--- Text block ---

Automatics are more readily available and larger cars over there.  And they cost more.  That slims how many econoboxes with automatics are available as rentals.  The icon on my rental reservation indicated a Smart coupe, which would have been fine for 5 days.  Instead, I was given a Toyota Aygo.

The tiny Toyota had almost 60,000 km (about 36,000 miles), so they weren't as fussy as they've been in the past with small dings and scratches at Italian airport rental agencies.  And, while not many were noticeable, closer inspection revealed that there were quite a few of them ... and I made sure that they were noted.

It was sort of cool that my rental car would be a sedan.  I felt it would feel more substantial on the road than a Smart coupe.  And that it would have more trunk space.

Getting used to the Aygo was easy.  There isn't much to set up, except maybe for the Bluetooth.  There is a center instrument panel, a tidy center stack area with simple controls, and the glove box to the right.  On the steering wheel were infotainment tuning adjustments and phone controls.  The seating was just okay ... a little on the hard side.  The rear seat was tight and only suitable for people who aren't that tall.  Trunk space was extremely limited - one medium sized suitcase and one smaller bag or item.

---

**Task requirements**
• a. From the rental car review, extract the passage from "Automatics are more" to "a Toyota Aygo.".
• b. Find every line in the rows below that contains the word "measured", and copy each one. Matching is case-sensitive.

--- Records for processing ---

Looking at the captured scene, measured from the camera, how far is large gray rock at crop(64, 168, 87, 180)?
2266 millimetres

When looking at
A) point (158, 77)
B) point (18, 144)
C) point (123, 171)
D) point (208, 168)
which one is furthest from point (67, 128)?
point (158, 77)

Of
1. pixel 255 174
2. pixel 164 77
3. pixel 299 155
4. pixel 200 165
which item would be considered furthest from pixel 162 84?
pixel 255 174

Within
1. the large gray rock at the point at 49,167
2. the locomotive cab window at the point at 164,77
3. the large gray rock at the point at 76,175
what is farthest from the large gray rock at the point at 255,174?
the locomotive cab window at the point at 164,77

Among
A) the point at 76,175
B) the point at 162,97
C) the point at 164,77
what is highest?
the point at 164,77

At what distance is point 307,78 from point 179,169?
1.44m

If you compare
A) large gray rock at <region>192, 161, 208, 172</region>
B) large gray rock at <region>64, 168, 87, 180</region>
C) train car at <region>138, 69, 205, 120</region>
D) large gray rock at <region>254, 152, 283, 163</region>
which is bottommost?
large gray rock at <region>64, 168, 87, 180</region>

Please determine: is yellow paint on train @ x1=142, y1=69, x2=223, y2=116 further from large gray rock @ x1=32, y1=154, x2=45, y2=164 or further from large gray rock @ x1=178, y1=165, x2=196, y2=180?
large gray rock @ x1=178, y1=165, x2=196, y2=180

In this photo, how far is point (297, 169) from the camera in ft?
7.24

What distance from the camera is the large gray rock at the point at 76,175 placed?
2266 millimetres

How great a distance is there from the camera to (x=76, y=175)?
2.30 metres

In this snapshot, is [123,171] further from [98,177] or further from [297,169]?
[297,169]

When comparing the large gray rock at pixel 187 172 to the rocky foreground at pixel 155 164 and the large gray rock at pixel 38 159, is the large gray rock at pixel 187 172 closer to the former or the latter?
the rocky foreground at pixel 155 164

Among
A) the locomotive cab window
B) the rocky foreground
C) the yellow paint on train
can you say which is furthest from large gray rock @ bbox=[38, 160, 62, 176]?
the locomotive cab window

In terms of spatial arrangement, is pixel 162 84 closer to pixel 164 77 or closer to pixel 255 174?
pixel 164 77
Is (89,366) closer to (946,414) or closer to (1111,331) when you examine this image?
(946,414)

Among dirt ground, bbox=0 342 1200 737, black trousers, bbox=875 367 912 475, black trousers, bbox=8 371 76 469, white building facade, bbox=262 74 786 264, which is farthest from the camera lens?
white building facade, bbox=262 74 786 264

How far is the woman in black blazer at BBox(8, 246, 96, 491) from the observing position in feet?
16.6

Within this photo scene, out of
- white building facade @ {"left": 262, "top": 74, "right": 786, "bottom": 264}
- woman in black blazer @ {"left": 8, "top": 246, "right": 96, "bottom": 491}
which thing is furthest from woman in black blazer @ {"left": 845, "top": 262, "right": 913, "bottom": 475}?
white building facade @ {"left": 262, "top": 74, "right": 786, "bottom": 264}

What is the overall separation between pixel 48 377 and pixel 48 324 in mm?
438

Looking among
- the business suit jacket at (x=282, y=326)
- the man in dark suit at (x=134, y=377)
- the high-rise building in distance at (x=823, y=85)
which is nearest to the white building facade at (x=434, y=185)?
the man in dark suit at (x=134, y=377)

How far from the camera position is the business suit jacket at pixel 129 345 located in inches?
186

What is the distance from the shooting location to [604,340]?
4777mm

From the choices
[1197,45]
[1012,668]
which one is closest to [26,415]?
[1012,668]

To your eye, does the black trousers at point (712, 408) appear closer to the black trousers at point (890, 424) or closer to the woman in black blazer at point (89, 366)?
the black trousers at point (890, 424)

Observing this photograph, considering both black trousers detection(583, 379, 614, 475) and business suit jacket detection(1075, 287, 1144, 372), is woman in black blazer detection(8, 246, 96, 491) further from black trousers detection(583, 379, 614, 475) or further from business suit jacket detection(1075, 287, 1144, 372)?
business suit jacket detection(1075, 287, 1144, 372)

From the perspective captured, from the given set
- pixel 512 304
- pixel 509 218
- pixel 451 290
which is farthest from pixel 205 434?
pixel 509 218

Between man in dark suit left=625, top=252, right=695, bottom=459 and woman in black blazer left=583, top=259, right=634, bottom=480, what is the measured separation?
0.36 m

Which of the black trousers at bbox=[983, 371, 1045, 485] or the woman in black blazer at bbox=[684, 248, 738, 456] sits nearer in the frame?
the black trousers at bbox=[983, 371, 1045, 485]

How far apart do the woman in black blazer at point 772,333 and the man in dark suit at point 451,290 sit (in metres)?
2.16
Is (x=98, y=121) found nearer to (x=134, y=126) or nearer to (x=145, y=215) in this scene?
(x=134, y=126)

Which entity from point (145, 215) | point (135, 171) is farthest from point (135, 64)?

---

**Expected results**
• a.
Automatics are more readily available and larger cars over there.  And they cost more.  That slims how many econoboxes with automatics are available as rentals.  The icon on my rental reservation indicated a Smart coupe, which would have been fine for 5 days.  Instead, I was given a Toyota Aygo.

• b.
Looking at the captured scene, measured from the camera, how far is large gray rock at crop(64, 168, 87, 180)?
Between man in dark suit left=625, top=252, right=695, bottom=459 and woman in black blazer left=583, top=259, right=634, bottom=480, what is the measured separation?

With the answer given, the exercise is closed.